While their purpose and content are the same as on-campus classes, we would like to offer the following advice as to how to properly engage with your online classes in the coming weeks.
While classes are being delivered in a different setting, it is important to maintain the same level of courtesy, behaviour and engagement you usually afford your fellow classmates and lecturers.
- DO treat your online scheduled class as you would a formal classroom setting. Only wear and display things you would be comfortable with in the physical presence of others.
- DON’T distract your fellow classmates or lecturer while the online class is in session.
- DO your best to engage in class in a quiet setting, and wear headphones if available and needed.
- DO keep your microphone muted to avoid disruption unless the classroom context requires you to engage.
In many cases, this experience will be as new to your lecturer as it is to you. Even those experienced in teaching online may not have taught this programme, this module, or used this technology previously. If there’s something that could make your online learning experience better, make sure to let your lecturer know by email, or via the forum on Moodle. We’re all in this together.
- DO be proactive and offer timely, relevant, actionable feedback. You don’t need to wait to be asked, but again this should be done in the context of good etiquette.
- DON’T forget that feedback can be positive too - your lecturers will be keen to know what aspects of the online class you found effective, so be sure to reach out about that stuff too.
Regardless of how it’s delivered, a class is still a class. It’s been designed to help you achieve the module’s learning outcomes and develop the necessary knowledge and skills. Online classes should be taken as seriously as any other class you have attended as part of your programme.
- DO be online-ready. Set up a place of study and create an environment conducive to work if possible. If you have any accessibility issues (e.g. bad internet, no laptop, impairments) be sure to let the faculty or lecturer know as soon as possible.
- DO ask questions at the appropriate times. The standard rules of asking questions in class still apply (there’s no such thing as a stupid question!). If you’re watching a recorded lecture and have a question on something that needs to be clarified, reach out to your lecturer by email or through the Moodle forum.
- DO attend classes live if you can, or watch back as soon as possible after.

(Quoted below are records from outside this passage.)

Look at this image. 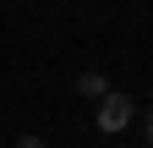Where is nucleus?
I'll use <instances>...</instances> for the list:
<instances>
[{
  "label": "nucleus",
  "mask_w": 153,
  "mask_h": 148,
  "mask_svg": "<svg viewBox=\"0 0 153 148\" xmlns=\"http://www.w3.org/2000/svg\"><path fill=\"white\" fill-rule=\"evenodd\" d=\"M16 148H44V143H38V137H22V143H16Z\"/></svg>",
  "instance_id": "nucleus-3"
},
{
  "label": "nucleus",
  "mask_w": 153,
  "mask_h": 148,
  "mask_svg": "<svg viewBox=\"0 0 153 148\" xmlns=\"http://www.w3.org/2000/svg\"><path fill=\"white\" fill-rule=\"evenodd\" d=\"M76 88H82V93H88V99H99V93H104V88H109V82L99 77V71H88V77H82V82H76Z\"/></svg>",
  "instance_id": "nucleus-2"
},
{
  "label": "nucleus",
  "mask_w": 153,
  "mask_h": 148,
  "mask_svg": "<svg viewBox=\"0 0 153 148\" xmlns=\"http://www.w3.org/2000/svg\"><path fill=\"white\" fill-rule=\"evenodd\" d=\"M142 126H148V148H153V110H148V121H142Z\"/></svg>",
  "instance_id": "nucleus-4"
},
{
  "label": "nucleus",
  "mask_w": 153,
  "mask_h": 148,
  "mask_svg": "<svg viewBox=\"0 0 153 148\" xmlns=\"http://www.w3.org/2000/svg\"><path fill=\"white\" fill-rule=\"evenodd\" d=\"M126 121H131V93L104 88V93H99V132H120Z\"/></svg>",
  "instance_id": "nucleus-1"
},
{
  "label": "nucleus",
  "mask_w": 153,
  "mask_h": 148,
  "mask_svg": "<svg viewBox=\"0 0 153 148\" xmlns=\"http://www.w3.org/2000/svg\"><path fill=\"white\" fill-rule=\"evenodd\" d=\"M142 148H148V143H142Z\"/></svg>",
  "instance_id": "nucleus-5"
}]
</instances>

- DO complete any follow-up tasks, assessments, and reading related to the class in as timely a manner as possible. The delivery of your coursework is planned to support your ongoing engagement with the course material, so as not to give you too much to do at any one time.

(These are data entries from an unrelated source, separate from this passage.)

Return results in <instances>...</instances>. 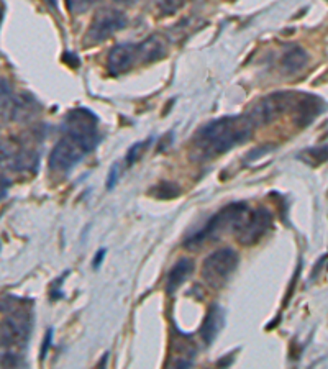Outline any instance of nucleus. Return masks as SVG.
Here are the masks:
<instances>
[{
  "label": "nucleus",
  "instance_id": "obj_1",
  "mask_svg": "<svg viewBox=\"0 0 328 369\" xmlns=\"http://www.w3.org/2000/svg\"><path fill=\"white\" fill-rule=\"evenodd\" d=\"M254 126L248 117H222L213 120L199 131L196 146L205 156L227 153L235 146L245 143Z\"/></svg>",
  "mask_w": 328,
  "mask_h": 369
},
{
  "label": "nucleus",
  "instance_id": "obj_2",
  "mask_svg": "<svg viewBox=\"0 0 328 369\" xmlns=\"http://www.w3.org/2000/svg\"><path fill=\"white\" fill-rule=\"evenodd\" d=\"M246 212H248V209H246V205L242 204V202L223 207L218 214H215L212 219L207 222V225H205L201 231L194 234L191 238L186 241V246L199 248L202 246L205 241L217 238L223 231L237 230Z\"/></svg>",
  "mask_w": 328,
  "mask_h": 369
},
{
  "label": "nucleus",
  "instance_id": "obj_3",
  "mask_svg": "<svg viewBox=\"0 0 328 369\" xmlns=\"http://www.w3.org/2000/svg\"><path fill=\"white\" fill-rule=\"evenodd\" d=\"M94 146L78 136L64 133L49 155V169L54 173H68L76 168L86 155H89Z\"/></svg>",
  "mask_w": 328,
  "mask_h": 369
},
{
  "label": "nucleus",
  "instance_id": "obj_4",
  "mask_svg": "<svg viewBox=\"0 0 328 369\" xmlns=\"http://www.w3.org/2000/svg\"><path fill=\"white\" fill-rule=\"evenodd\" d=\"M238 255L232 248L213 251L202 265V277L210 287L220 289L237 270Z\"/></svg>",
  "mask_w": 328,
  "mask_h": 369
},
{
  "label": "nucleus",
  "instance_id": "obj_5",
  "mask_svg": "<svg viewBox=\"0 0 328 369\" xmlns=\"http://www.w3.org/2000/svg\"><path fill=\"white\" fill-rule=\"evenodd\" d=\"M127 27V17L125 13L115 8H100L99 12L92 18L90 27L87 30L86 38L89 44H97L105 42L120 30Z\"/></svg>",
  "mask_w": 328,
  "mask_h": 369
},
{
  "label": "nucleus",
  "instance_id": "obj_6",
  "mask_svg": "<svg viewBox=\"0 0 328 369\" xmlns=\"http://www.w3.org/2000/svg\"><path fill=\"white\" fill-rule=\"evenodd\" d=\"M294 102H295V95L291 92L271 94L263 100H259L246 117H248L253 126L266 125L278 119L281 114H284L289 109L294 107Z\"/></svg>",
  "mask_w": 328,
  "mask_h": 369
},
{
  "label": "nucleus",
  "instance_id": "obj_7",
  "mask_svg": "<svg viewBox=\"0 0 328 369\" xmlns=\"http://www.w3.org/2000/svg\"><path fill=\"white\" fill-rule=\"evenodd\" d=\"M32 332V317L23 310H13L0 322V340L7 346H20Z\"/></svg>",
  "mask_w": 328,
  "mask_h": 369
},
{
  "label": "nucleus",
  "instance_id": "obj_8",
  "mask_svg": "<svg viewBox=\"0 0 328 369\" xmlns=\"http://www.w3.org/2000/svg\"><path fill=\"white\" fill-rule=\"evenodd\" d=\"M271 224H273V215L269 210L258 209L253 212H246L245 217L240 222L237 231V238L242 245L250 246L254 245L266 231L269 230Z\"/></svg>",
  "mask_w": 328,
  "mask_h": 369
},
{
  "label": "nucleus",
  "instance_id": "obj_9",
  "mask_svg": "<svg viewBox=\"0 0 328 369\" xmlns=\"http://www.w3.org/2000/svg\"><path fill=\"white\" fill-rule=\"evenodd\" d=\"M97 117L86 109H76L68 115L64 125V133L74 135L78 138L87 141L95 148L99 143V126Z\"/></svg>",
  "mask_w": 328,
  "mask_h": 369
},
{
  "label": "nucleus",
  "instance_id": "obj_10",
  "mask_svg": "<svg viewBox=\"0 0 328 369\" xmlns=\"http://www.w3.org/2000/svg\"><path fill=\"white\" fill-rule=\"evenodd\" d=\"M138 61V44H117L110 49L109 58H107V66L114 75H120L128 73L135 63Z\"/></svg>",
  "mask_w": 328,
  "mask_h": 369
},
{
  "label": "nucleus",
  "instance_id": "obj_11",
  "mask_svg": "<svg viewBox=\"0 0 328 369\" xmlns=\"http://www.w3.org/2000/svg\"><path fill=\"white\" fill-rule=\"evenodd\" d=\"M168 43L166 38L161 35H151L145 42L138 44V61L143 64L160 61L161 58L166 56Z\"/></svg>",
  "mask_w": 328,
  "mask_h": 369
},
{
  "label": "nucleus",
  "instance_id": "obj_12",
  "mask_svg": "<svg viewBox=\"0 0 328 369\" xmlns=\"http://www.w3.org/2000/svg\"><path fill=\"white\" fill-rule=\"evenodd\" d=\"M10 117H12L15 122H28L33 117H37V114L40 112V105L37 104L32 95H28L27 92L18 95L17 99L12 100V105H10Z\"/></svg>",
  "mask_w": 328,
  "mask_h": 369
},
{
  "label": "nucleus",
  "instance_id": "obj_13",
  "mask_svg": "<svg viewBox=\"0 0 328 369\" xmlns=\"http://www.w3.org/2000/svg\"><path fill=\"white\" fill-rule=\"evenodd\" d=\"M307 61H309V54L304 48L289 47L281 56L279 66L286 74H295L305 68Z\"/></svg>",
  "mask_w": 328,
  "mask_h": 369
},
{
  "label": "nucleus",
  "instance_id": "obj_14",
  "mask_svg": "<svg viewBox=\"0 0 328 369\" xmlns=\"http://www.w3.org/2000/svg\"><path fill=\"white\" fill-rule=\"evenodd\" d=\"M194 272V261L189 260V258H182L179 260L176 265L172 266V270L169 271L168 274V281H166V289L169 294H172L177 287H181L184 282L189 279Z\"/></svg>",
  "mask_w": 328,
  "mask_h": 369
},
{
  "label": "nucleus",
  "instance_id": "obj_15",
  "mask_svg": "<svg viewBox=\"0 0 328 369\" xmlns=\"http://www.w3.org/2000/svg\"><path fill=\"white\" fill-rule=\"evenodd\" d=\"M222 325H223L222 310H220L218 307H212L207 312V317H205V320L202 323V330H201V335H202V340L205 345H210V343L215 340V337L218 335Z\"/></svg>",
  "mask_w": 328,
  "mask_h": 369
},
{
  "label": "nucleus",
  "instance_id": "obj_16",
  "mask_svg": "<svg viewBox=\"0 0 328 369\" xmlns=\"http://www.w3.org/2000/svg\"><path fill=\"white\" fill-rule=\"evenodd\" d=\"M13 100L12 94V85L8 84L7 79L0 78V112H5V110L10 109Z\"/></svg>",
  "mask_w": 328,
  "mask_h": 369
},
{
  "label": "nucleus",
  "instance_id": "obj_17",
  "mask_svg": "<svg viewBox=\"0 0 328 369\" xmlns=\"http://www.w3.org/2000/svg\"><path fill=\"white\" fill-rule=\"evenodd\" d=\"M95 4V0H66V7L71 13L81 15L89 12L92 5Z\"/></svg>",
  "mask_w": 328,
  "mask_h": 369
},
{
  "label": "nucleus",
  "instance_id": "obj_18",
  "mask_svg": "<svg viewBox=\"0 0 328 369\" xmlns=\"http://www.w3.org/2000/svg\"><path fill=\"white\" fill-rule=\"evenodd\" d=\"M184 0H156V8L161 15H172L182 7Z\"/></svg>",
  "mask_w": 328,
  "mask_h": 369
},
{
  "label": "nucleus",
  "instance_id": "obj_19",
  "mask_svg": "<svg viewBox=\"0 0 328 369\" xmlns=\"http://www.w3.org/2000/svg\"><path fill=\"white\" fill-rule=\"evenodd\" d=\"M146 148V143H136L135 146H133V148L128 151V156H127V161H128V164H131V163H135V161L140 158V155H141V151Z\"/></svg>",
  "mask_w": 328,
  "mask_h": 369
},
{
  "label": "nucleus",
  "instance_id": "obj_20",
  "mask_svg": "<svg viewBox=\"0 0 328 369\" xmlns=\"http://www.w3.org/2000/svg\"><path fill=\"white\" fill-rule=\"evenodd\" d=\"M8 189H10L8 179L4 178V176H0V200H4L5 197H7Z\"/></svg>",
  "mask_w": 328,
  "mask_h": 369
},
{
  "label": "nucleus",
  "instance_id": "obj_21",
  "mask_svg": "<svg viewBox=\"0 0 328 369\" xmlns=\"http://www.w3.org/2000/svg\"><path fill=\"white\" fill-rule=\"evenodd\" d=\"M51 337H53V332H48V335L45 337V343H43V348H41V360H45V356H46V351H48V348H49V343H51Z\"/></svg>",
  "mask_w": 328,
  "mask_h": 369
},
{
  "label": "nucleus",
  "instance_id": "obj_22",
  "mask_svg": "<svg viewBox=\"0 0 328 369\" xmlns=\"http://www.w3.org/2000/svg\"><path fill=\"white\" fill-rule=\"evenodd\" d=\"M7 158H8V151L5 150L2 140H0V164L5 163V161H7Z\"/></svg>",
  "mask_w": 328,
  "mask_h": 369
},
{
  "label": "nucleus",
  "instance_id": "obj_23",
  "mask_svg": "<svg viewBox=\"0 0 328 369\" xmlns=\"http://www.w3.org/2000/svg\"><path fill=\"white\" fill-rule=\"evenodd\" d=\"M104 255H105V251H104V250H102V251H100V255H97V256H95V261H94V267H97V266H99V265H100V261H102V258H104Z\"/></svg>",
  "mask_w": 328,
  "mask_h": 369
},
{
  "label": "nucleus",
  "instance_id": "obj_24",
  "mask_svg": "<svg viewBox=\"0 0 328 369\" xmlns=\"http://www.w3.org/2000/svg\"><path fill=\"white\" fill-rule=\"evenodd\" d=\"M117 2H120V4H133V2H136V0H117Z\"/></svg>",
  "mask_w": 328,
  "mask_h": 369
},
{
  "label": "nucleus",
  "instance_id": "obj_25",
  "mask_svg": "<svg viewBox=\"0 0 328 369\" xmlns=\"http://www.w3.org/2000/svg\"><path fill=\"white\" fill-rule=\"evenodd\" d=\"M0 18H2V7H0Z\"/></svg>",
  "mask_w": 328,
  "mask_h": 369
},
{
  "label": "nucleus",
  "instance_id": "obj_26",
  "mask_svg": "<svg viewBox=\"0 0 328 369\" xmlns=\"http://www.w3.org/2000/svg\"><path fill=\"white\" fill-rule=\"evenodd\" d=\"M0 250H2V246H0Z\"/></svg>",
  "mask_w": 328,
  "mask_h": 369
}]
</instances>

- DO remember that while being online allows you greater flexibility in completing your learning, it also requires you to self-motivate, and plan and manage your time effectively to complete all required activities.

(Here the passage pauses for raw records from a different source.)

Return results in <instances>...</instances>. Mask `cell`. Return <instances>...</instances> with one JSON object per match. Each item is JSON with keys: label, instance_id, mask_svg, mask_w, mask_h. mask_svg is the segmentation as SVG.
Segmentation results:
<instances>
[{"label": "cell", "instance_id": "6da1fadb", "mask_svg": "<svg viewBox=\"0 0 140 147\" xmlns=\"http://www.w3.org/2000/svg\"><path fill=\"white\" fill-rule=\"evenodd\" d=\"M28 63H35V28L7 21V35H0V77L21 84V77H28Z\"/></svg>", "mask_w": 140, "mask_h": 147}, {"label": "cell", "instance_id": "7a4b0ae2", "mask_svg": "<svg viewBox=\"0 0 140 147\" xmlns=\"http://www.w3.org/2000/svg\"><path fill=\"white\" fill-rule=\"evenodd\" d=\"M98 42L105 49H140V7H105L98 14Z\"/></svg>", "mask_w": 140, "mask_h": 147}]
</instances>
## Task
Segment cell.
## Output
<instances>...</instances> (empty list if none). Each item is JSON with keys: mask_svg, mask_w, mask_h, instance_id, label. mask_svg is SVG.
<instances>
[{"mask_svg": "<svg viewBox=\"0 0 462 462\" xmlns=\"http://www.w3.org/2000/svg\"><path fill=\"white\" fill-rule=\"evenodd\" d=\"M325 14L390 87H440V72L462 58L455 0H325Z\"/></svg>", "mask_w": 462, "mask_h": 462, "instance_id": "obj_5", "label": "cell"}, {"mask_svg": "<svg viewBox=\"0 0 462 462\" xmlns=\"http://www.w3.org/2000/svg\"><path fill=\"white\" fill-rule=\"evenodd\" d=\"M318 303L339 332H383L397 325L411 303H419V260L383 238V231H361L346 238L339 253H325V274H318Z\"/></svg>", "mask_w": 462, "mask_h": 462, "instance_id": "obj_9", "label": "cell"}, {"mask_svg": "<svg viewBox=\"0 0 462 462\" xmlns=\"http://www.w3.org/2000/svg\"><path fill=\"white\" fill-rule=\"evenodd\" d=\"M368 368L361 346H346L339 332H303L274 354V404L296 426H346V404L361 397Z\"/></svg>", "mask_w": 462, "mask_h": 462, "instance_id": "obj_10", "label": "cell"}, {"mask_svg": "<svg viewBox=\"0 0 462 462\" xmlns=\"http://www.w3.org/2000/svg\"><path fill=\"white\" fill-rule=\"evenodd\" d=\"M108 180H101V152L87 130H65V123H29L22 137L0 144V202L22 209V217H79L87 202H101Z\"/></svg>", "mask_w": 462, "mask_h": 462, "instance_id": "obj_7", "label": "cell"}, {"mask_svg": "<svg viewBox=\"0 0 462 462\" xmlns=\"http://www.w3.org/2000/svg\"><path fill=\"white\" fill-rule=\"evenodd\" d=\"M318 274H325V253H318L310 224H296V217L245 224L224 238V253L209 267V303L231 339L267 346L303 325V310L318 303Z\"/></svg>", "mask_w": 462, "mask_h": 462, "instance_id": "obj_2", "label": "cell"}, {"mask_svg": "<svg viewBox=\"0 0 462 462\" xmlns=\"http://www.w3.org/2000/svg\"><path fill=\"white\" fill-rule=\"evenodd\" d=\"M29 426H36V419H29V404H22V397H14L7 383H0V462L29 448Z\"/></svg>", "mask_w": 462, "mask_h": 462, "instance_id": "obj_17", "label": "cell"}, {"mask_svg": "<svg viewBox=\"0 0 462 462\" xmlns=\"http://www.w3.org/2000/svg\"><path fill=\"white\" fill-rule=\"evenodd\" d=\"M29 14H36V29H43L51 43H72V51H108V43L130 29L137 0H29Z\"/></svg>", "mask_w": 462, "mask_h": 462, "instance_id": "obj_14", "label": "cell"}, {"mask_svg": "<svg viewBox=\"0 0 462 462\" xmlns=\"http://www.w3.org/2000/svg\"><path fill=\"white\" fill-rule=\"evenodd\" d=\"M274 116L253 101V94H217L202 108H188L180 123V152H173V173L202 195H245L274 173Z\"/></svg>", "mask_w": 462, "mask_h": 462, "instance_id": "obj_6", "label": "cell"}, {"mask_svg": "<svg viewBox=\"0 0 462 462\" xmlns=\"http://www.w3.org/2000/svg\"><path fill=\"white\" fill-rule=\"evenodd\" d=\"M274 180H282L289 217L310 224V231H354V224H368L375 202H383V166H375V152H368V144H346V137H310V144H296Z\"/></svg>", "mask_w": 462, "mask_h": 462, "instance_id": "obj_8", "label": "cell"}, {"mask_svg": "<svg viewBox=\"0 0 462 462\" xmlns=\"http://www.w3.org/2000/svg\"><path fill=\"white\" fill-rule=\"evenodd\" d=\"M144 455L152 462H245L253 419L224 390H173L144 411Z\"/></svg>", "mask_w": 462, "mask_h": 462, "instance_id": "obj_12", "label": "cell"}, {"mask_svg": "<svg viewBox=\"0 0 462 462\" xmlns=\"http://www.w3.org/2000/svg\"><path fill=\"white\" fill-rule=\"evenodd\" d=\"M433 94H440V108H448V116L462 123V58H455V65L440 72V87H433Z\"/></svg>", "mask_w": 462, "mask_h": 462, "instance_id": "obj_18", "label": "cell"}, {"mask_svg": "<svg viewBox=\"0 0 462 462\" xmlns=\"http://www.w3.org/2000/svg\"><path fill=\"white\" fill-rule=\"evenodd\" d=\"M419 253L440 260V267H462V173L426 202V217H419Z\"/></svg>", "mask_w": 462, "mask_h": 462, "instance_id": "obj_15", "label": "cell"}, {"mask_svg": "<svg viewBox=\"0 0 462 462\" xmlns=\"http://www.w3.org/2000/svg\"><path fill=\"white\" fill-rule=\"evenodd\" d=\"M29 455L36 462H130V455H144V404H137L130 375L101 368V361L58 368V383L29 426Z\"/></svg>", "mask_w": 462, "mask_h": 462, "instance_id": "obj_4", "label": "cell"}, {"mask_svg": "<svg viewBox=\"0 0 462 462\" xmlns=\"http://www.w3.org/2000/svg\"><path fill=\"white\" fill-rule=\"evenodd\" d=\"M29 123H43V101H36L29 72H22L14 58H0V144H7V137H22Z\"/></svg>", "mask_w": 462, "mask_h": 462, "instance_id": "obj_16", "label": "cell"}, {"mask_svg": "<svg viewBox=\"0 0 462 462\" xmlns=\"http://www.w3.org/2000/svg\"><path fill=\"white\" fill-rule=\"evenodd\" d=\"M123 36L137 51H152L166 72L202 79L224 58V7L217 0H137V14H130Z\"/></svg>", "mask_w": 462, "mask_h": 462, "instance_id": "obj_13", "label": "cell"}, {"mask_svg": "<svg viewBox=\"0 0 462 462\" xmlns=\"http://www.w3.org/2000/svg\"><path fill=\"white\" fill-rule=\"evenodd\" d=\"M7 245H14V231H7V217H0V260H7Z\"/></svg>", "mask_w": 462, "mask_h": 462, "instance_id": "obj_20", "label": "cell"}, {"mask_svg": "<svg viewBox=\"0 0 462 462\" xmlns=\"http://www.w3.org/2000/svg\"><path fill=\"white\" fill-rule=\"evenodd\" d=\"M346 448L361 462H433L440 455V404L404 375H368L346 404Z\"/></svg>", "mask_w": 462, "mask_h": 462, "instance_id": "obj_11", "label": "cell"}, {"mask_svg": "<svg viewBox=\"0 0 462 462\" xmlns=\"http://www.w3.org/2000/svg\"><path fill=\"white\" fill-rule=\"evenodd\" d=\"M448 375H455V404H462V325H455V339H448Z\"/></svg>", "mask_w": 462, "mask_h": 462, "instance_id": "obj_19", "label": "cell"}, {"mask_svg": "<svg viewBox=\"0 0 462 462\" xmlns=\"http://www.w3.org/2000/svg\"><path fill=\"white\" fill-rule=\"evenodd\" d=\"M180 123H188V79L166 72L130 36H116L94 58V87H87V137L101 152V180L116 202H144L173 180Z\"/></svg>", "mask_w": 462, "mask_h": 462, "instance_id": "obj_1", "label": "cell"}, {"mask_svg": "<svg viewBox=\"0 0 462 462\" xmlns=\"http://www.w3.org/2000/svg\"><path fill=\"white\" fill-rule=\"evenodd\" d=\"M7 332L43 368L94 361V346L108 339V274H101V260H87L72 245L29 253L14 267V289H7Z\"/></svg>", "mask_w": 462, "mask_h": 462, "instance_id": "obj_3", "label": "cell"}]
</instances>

- DO engage with your classmates outside of the lectures. Your learning will benefit from online study sessions, live chat, and peer sharing of work.
Attending a lecture from the comfort of your own home can be a great advantage - just don’t find yourself caught off guard by the change in circumstances.
- DO feel free to disable your own camera while attending a live lecture. Anything that is recorded is liable to be seen again by others.
- DON’T give in to the temptation to share a screenshot of the lecture on social media. Not everyone in your class wants their home, face or relatives in full view of your followers.
While you will be away from Griffith College, we still encourage you to make use of the supports and resources available to you as a registered learner.
- DON’T forget that the library has an online catalogue available.
- DO let us know if you are having any difficulties.
- DO access further information, if required, from our Student Supports.
- The National Forum for the Enhancement of Teaching and Learning in Higher Education has provided a simple online learning resource.